時代劇名シーン一覧/眠狂四郎 江戸城に渦巻く陰謀!母よ、妻よ、女たちよ、円月殺法、御照覧あれ!!(制作/テレビ朝日・東映)より

93年に放映された田村正和氏による眠狂四郎モノの単発時代劇。各民放が2時間スペシャルを乱発していた時期の作品ですね。

キャスト陣はそこそこ豪華ながら、ストーリーそのものには特筆すべき点もなかったように思いますが(笑)、序盤の1シーンのインパクトだけは強烈です。

 

見知らぬ子どもに薄暗い寺へと連れて来られた狂四郎。そこには能面を着けた武家女。

「私(わたくし)を買うて下され」

眠狂四郎

うーん、妄想を掻き立てられる、なかなか憎い演出(笑)

狂四郎が紙入れを投げてよこすと、金ではなく侍を一人斬ってくれ、と言い出す能面女。「女を抱くことと無縁の人の命。このやり取りでは算盤が合わぬ」とシブいセリフを吐いて立ち去ろうとする狂四郎。

「お待ち下さいまし」と能面女。

眠狂四郎

聞けば斬って欲しい相手は狂四郎の命を狙う鷹野主膳。女は主膳の妻(志乃)だという。「面をとって貰おう」という狂四郎の申し出を拒否する志乃。

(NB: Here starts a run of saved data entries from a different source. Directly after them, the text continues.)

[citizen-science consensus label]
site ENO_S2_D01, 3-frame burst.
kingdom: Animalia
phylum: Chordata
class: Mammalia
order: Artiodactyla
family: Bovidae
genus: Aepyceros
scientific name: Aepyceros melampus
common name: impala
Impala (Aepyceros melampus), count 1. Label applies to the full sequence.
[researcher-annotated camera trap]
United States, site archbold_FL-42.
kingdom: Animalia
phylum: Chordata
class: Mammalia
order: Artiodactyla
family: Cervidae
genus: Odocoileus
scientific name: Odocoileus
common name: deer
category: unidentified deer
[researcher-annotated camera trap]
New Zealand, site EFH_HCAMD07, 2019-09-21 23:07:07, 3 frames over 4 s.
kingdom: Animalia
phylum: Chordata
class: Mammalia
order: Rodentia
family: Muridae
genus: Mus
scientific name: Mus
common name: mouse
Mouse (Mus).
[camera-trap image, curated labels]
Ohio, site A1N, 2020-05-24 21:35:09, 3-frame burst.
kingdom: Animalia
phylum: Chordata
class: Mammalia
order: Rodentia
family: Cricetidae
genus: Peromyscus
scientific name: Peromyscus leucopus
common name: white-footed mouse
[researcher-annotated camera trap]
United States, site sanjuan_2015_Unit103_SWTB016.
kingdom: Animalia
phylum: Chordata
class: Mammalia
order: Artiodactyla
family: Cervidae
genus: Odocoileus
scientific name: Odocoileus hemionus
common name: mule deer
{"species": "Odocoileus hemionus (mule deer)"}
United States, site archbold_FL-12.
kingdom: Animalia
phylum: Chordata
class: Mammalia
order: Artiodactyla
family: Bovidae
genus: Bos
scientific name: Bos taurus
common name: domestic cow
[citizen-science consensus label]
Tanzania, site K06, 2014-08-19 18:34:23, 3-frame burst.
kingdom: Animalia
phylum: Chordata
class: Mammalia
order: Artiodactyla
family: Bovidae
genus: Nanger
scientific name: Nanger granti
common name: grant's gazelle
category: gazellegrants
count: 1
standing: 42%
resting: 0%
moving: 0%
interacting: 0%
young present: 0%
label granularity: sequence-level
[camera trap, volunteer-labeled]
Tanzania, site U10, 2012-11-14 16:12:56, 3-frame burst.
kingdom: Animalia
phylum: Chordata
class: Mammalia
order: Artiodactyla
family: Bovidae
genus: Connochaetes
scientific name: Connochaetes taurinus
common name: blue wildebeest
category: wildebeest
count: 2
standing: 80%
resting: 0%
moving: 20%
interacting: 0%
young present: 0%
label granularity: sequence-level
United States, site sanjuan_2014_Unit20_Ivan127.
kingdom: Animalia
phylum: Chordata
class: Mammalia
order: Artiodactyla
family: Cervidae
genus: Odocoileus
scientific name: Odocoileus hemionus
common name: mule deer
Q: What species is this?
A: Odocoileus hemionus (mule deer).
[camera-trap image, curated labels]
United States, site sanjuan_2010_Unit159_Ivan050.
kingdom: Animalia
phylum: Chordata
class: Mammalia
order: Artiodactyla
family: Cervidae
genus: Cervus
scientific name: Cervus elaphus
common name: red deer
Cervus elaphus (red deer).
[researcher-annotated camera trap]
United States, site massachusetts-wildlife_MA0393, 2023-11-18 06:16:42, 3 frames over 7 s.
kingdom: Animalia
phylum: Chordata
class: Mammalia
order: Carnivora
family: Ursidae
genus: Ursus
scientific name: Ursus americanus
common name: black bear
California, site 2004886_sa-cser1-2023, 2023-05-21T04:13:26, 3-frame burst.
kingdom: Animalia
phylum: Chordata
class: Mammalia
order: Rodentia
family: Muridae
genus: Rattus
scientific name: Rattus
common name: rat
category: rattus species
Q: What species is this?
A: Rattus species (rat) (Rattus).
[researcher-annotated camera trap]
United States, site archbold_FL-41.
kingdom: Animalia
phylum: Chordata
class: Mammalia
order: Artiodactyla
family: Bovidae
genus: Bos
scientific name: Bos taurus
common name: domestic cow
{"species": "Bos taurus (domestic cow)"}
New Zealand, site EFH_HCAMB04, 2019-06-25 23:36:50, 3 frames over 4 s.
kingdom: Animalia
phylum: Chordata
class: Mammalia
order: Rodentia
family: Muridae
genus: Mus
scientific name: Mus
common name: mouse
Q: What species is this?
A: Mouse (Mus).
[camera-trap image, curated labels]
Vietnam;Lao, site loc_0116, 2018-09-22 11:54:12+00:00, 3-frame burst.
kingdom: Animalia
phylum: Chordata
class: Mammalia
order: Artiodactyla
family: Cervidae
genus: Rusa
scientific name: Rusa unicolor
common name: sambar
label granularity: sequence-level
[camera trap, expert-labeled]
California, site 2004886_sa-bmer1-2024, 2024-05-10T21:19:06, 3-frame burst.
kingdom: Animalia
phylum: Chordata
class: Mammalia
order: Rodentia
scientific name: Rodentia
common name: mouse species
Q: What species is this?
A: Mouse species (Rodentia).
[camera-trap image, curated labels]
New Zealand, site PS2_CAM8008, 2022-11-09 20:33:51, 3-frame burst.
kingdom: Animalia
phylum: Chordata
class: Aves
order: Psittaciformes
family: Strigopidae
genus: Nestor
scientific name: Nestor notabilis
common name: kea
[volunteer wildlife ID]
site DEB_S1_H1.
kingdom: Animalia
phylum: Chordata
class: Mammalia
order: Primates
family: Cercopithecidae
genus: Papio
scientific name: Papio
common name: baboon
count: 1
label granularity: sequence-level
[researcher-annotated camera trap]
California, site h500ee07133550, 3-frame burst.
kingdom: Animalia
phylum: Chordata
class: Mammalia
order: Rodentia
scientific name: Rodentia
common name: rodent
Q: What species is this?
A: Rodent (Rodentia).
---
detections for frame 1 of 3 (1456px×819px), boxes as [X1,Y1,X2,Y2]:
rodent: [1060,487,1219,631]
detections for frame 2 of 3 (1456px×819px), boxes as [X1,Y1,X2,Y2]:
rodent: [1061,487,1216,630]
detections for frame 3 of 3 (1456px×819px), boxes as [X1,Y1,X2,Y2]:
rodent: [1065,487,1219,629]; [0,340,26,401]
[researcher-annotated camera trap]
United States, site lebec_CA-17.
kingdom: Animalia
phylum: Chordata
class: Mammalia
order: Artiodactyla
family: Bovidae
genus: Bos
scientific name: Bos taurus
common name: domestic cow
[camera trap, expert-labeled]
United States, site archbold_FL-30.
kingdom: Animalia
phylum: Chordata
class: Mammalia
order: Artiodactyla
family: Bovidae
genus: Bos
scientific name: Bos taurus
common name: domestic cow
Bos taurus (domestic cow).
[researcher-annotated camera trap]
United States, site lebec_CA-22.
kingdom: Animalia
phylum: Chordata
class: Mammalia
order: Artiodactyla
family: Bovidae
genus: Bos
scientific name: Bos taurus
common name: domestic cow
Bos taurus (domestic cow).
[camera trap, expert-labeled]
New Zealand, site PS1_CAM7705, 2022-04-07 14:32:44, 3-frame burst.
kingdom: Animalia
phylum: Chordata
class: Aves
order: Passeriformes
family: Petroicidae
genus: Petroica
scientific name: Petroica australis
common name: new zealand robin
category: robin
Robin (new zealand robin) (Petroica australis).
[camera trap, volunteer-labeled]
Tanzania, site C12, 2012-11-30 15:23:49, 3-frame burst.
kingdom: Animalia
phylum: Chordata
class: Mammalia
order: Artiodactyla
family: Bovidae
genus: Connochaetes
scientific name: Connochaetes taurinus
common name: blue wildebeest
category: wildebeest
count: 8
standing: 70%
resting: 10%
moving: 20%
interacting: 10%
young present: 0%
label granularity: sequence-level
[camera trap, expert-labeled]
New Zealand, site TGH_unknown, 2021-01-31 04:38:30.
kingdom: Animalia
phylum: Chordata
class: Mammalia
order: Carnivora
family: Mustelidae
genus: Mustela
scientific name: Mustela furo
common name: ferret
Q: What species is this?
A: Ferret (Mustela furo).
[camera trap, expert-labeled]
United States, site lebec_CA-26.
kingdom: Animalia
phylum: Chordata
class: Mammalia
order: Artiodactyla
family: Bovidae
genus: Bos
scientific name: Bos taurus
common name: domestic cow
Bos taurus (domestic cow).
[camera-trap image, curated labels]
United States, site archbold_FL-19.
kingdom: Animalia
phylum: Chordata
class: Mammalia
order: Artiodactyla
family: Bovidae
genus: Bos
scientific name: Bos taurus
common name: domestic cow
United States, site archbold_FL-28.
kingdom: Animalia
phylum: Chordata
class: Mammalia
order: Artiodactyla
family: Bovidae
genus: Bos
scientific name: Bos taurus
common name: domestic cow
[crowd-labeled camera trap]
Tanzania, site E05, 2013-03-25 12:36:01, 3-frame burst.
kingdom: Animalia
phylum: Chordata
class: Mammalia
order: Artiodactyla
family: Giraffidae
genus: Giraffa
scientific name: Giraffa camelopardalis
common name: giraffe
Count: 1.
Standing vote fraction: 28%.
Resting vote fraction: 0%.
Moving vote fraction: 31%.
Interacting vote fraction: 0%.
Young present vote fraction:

狂四郎が刀で斬りつけるとパッカリ割れる能面。

現れたのは石倭裕子さん。

眠狂四郎

お色気シーンを得意とする女優さんですね。いやが上にも期待が高まります(笑)

主膳は自分を奪うために前の夫を殺した仇だという志乃の話を聞き、「操を頂戴するに場所は選ばぬ」と仏前で行為に及ぼうとする正和さん(笑)

横になった裕子さんの裾をまくって手を太ももに。

眠狂四郎

「はん」と裕子さんが一声喘ぐと床下から突き出される刀。さっと躱した狂四郎、自分の刀を床に突き立て「望み通り鷹野主膳は討ち取った」

眠狂四郎

え?そういう展開?? でもカッコいい(笑)

続けて懐剣を抜いて襲い掛かって来た志乃の腕を掴み、自分の刀の刃に押し当てる狂四郎。

眠狂四郎

たまらず懐剣を落とし、逃げ出す志乃。その背中に一太刀浴びせる狂四郎。

眠狂四郎

どういう斬り方をしたのかは分からないがハラリと床に落ちる、下着を含む裕子さんの全ての着衣。

眠狂四郎

たぶん裕子さん本人ではなくて吹替え(脱ぎ専)のひとだろうけど、まぁいいや。

「愚かな企み」と一蹴して立ち去ろうとする狂四郎に、懐剣を拾い直して再び襲い掛かろうとする志乃。床に落ちてる自分の帯に足をとられて転倒し・・

眠狂四郎

倒れた先に突き立っていた主膳の刀が胸部を貫通。

刃を通じて床下へと滴り落ちる血。

眠狂四郎

主膳(の死体)役は笹木俊志さんでしょうか。

眠狂四郎

最後にもう一度お尻(たぶん吹替え)。

眠狂四郎

 

ちなみにこのシーン、72年にフジテレビ系列で放送された、同じく田村氏主演の連続ドラマ版の1シーンのリメイクです。いずれも井上昭監督の作品ですが、洗練された台詞や、よりしっくり来るコマ割り、新しい演出(能面)も含めて、私はこちらの方が好きですね。

前触れもなく床下から刀が突きだされる場面、一瞬何が起きたか分からないが、すぐに「あぁ、そういうことね」と納得できてしまう筋書きの巧みな展開がいいです。フジテレビ版では、狂四郎が行為の最中に自分の刀の鯉口を切るシーンが挿入されているので、これから何か起きるのが分かってしまいます。

妻(志乃)の血が床下まで滴り落ちていった先に夫(主膳)の骸、というのもなかなか趣向に溢れた演出です。たかだか3分かそこらのこの1シーンに、時代劇の「粋」が(お色気も含め・笑)全て凝縮されていると言ってもよいのではないでしょうか。